[Begin MATERIAL FOR THIS EXERCISE]

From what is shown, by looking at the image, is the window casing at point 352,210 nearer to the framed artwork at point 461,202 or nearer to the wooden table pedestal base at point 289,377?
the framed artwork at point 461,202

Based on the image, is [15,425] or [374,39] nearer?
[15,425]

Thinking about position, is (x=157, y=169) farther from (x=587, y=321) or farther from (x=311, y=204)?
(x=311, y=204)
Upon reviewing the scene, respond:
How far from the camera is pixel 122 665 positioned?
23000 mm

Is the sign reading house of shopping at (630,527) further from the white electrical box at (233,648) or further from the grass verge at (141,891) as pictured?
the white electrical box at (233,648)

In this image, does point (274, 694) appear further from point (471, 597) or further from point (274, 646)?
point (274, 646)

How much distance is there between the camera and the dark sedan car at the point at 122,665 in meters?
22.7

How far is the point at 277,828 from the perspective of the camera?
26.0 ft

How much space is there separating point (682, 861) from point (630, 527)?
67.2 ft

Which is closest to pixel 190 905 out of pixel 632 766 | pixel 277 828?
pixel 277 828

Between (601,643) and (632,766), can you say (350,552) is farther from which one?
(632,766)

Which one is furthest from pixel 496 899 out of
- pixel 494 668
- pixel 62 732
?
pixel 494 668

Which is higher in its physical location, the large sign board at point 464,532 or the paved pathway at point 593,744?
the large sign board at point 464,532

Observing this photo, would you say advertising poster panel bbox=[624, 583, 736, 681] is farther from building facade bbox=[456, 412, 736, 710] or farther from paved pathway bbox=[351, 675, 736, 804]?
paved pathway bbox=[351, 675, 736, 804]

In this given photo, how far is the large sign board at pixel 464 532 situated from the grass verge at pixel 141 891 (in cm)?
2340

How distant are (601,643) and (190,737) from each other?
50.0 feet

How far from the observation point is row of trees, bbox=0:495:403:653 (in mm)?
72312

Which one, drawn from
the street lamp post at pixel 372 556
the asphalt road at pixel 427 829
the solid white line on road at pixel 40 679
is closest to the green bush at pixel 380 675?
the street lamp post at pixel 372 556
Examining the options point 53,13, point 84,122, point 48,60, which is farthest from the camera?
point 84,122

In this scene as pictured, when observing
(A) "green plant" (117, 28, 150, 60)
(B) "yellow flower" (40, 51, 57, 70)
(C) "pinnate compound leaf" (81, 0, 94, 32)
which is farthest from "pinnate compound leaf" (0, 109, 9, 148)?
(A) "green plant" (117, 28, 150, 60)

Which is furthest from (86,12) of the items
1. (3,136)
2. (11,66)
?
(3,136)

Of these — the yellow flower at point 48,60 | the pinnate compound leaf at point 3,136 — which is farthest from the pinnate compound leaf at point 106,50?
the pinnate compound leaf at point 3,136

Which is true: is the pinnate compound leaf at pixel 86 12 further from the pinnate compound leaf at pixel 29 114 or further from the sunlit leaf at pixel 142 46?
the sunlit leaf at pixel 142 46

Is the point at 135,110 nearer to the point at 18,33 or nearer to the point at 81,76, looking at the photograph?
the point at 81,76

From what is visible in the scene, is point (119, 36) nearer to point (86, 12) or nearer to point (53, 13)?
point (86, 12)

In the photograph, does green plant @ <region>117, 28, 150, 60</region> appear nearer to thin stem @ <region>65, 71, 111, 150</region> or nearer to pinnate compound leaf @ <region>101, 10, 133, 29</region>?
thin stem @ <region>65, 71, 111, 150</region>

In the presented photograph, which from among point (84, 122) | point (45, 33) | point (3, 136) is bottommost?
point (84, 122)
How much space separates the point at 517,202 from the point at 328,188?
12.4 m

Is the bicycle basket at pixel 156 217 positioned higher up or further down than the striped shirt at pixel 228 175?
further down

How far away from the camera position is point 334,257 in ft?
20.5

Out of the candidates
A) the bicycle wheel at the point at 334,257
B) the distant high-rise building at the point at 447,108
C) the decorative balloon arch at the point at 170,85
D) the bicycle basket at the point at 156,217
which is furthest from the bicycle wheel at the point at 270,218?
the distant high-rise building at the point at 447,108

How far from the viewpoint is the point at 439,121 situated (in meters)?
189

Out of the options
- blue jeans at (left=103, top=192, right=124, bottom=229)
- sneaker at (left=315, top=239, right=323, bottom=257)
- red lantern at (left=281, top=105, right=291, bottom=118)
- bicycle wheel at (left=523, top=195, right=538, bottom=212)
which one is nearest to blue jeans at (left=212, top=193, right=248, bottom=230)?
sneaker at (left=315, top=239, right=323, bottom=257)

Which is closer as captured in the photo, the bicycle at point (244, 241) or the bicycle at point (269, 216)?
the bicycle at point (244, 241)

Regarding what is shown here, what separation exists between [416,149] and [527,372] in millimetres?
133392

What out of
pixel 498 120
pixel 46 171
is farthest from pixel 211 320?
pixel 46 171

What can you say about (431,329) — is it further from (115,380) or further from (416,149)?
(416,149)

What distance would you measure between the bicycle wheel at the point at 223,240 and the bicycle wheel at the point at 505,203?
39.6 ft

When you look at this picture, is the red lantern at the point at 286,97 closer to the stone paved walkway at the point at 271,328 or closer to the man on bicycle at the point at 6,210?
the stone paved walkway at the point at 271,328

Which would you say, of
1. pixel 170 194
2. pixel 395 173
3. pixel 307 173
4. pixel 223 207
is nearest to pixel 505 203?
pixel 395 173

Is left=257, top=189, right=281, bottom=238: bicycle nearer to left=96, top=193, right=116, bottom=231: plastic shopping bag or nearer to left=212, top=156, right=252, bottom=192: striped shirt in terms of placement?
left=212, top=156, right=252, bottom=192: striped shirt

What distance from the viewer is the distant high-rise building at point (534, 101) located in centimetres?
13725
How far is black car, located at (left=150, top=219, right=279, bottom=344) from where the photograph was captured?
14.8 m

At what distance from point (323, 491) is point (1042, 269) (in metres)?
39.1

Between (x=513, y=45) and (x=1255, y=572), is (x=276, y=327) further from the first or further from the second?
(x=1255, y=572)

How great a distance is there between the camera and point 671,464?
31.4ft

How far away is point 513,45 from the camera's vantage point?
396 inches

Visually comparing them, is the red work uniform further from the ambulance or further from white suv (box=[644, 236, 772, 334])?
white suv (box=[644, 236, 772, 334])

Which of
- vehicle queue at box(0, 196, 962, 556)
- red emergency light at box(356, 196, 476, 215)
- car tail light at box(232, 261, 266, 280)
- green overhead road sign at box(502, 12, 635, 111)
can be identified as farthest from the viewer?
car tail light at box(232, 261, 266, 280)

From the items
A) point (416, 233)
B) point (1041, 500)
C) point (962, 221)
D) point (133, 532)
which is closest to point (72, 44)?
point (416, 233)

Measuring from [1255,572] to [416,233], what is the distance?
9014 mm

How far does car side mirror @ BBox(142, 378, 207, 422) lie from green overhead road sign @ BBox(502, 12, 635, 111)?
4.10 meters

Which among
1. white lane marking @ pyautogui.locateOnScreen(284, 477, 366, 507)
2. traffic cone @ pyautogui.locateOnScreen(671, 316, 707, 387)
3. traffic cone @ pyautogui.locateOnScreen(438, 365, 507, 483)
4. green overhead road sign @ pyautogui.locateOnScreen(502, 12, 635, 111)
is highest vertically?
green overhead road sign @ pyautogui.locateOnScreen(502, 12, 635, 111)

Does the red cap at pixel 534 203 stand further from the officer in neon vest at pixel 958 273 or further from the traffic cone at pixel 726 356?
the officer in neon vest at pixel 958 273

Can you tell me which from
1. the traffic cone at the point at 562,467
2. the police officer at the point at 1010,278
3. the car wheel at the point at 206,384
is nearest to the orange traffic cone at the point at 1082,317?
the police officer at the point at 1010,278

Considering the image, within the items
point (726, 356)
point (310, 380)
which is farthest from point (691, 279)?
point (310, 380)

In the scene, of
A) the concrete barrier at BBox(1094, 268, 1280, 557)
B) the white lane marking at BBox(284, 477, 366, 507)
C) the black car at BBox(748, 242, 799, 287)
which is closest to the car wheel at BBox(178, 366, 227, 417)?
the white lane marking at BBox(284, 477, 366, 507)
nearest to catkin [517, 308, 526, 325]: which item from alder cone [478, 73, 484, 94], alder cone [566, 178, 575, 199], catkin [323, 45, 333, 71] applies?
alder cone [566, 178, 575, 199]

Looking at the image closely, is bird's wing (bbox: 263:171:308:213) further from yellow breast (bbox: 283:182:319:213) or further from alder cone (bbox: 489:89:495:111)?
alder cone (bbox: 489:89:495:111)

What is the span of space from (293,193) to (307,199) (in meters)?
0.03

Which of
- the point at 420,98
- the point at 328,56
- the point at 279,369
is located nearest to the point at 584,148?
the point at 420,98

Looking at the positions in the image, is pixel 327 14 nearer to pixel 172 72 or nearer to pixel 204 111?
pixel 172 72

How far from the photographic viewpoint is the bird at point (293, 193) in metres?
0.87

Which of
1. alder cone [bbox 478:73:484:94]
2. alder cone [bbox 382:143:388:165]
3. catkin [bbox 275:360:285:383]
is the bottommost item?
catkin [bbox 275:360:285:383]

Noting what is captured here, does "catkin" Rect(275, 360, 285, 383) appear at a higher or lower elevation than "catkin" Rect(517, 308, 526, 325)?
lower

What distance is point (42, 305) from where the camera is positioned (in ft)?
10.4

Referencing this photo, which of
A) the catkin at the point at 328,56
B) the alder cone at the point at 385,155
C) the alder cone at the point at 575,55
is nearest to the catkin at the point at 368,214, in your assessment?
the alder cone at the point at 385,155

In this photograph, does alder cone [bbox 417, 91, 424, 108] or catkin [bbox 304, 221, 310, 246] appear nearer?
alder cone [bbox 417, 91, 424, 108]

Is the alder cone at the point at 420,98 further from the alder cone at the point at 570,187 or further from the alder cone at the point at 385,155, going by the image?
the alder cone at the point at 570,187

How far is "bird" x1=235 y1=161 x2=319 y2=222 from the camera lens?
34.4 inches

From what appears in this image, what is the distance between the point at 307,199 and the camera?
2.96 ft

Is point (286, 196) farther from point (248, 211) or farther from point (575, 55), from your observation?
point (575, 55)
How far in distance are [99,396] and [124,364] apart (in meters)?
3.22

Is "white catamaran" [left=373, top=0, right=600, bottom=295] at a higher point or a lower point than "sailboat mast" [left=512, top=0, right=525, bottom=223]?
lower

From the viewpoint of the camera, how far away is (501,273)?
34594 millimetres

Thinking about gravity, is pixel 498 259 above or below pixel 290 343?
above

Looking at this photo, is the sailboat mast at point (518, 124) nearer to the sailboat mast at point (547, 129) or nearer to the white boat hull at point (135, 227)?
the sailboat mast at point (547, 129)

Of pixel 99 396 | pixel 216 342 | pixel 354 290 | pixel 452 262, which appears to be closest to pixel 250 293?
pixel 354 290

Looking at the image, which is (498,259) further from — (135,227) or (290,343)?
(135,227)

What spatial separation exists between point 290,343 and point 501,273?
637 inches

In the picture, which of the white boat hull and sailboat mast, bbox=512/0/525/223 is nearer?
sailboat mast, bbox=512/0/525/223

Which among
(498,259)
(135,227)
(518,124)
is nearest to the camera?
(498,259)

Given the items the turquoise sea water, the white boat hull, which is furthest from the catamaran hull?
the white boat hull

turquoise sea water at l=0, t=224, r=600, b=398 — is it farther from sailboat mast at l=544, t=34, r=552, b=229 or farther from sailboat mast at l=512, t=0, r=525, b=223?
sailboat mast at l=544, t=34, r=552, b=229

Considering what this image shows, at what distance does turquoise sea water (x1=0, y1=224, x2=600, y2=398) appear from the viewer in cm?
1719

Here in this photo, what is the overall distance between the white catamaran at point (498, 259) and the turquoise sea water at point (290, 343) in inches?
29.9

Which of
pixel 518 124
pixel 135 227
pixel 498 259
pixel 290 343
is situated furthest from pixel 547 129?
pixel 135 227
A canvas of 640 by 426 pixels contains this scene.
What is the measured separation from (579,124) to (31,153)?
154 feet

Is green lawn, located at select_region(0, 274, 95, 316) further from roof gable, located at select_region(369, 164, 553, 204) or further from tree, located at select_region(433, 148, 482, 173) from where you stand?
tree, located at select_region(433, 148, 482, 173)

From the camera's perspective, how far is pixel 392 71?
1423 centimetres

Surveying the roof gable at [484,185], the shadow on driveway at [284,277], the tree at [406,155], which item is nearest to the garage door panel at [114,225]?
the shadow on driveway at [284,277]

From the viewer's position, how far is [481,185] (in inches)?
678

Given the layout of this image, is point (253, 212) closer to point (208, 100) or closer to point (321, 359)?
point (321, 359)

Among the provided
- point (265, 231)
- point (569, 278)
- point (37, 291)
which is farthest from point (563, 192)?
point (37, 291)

[End MATERIAL FOR THIS EXERCISE]

EXERCISE INSTRUCTIONS: Can you rewrite the items starting at the line containing "Surveying the roof" and ending at the last of the items, substituting "garage door" for "garage door panel" and leaving everything else unchanged?

ANSWER TO THIS PROBLEM:
Surveying the roof gable at [484,185], the shadow on driveway at [284,277], the tree at [406,155], which item is nearest to the garage door at [114,225]?
the shadow on driveway at [284,277]

From the viewer's position, how far is [481,185] (in inches)?
678

Given the layout of this image, is point (253, 212) closer to point (208, 100) or closer to point (321, 359)?
point (321, 359)

Among the provided
- point (265, 231)
- point (569, 278)
- point (37, 291)
which is farthest from point (563, 192)?
point (37, 291)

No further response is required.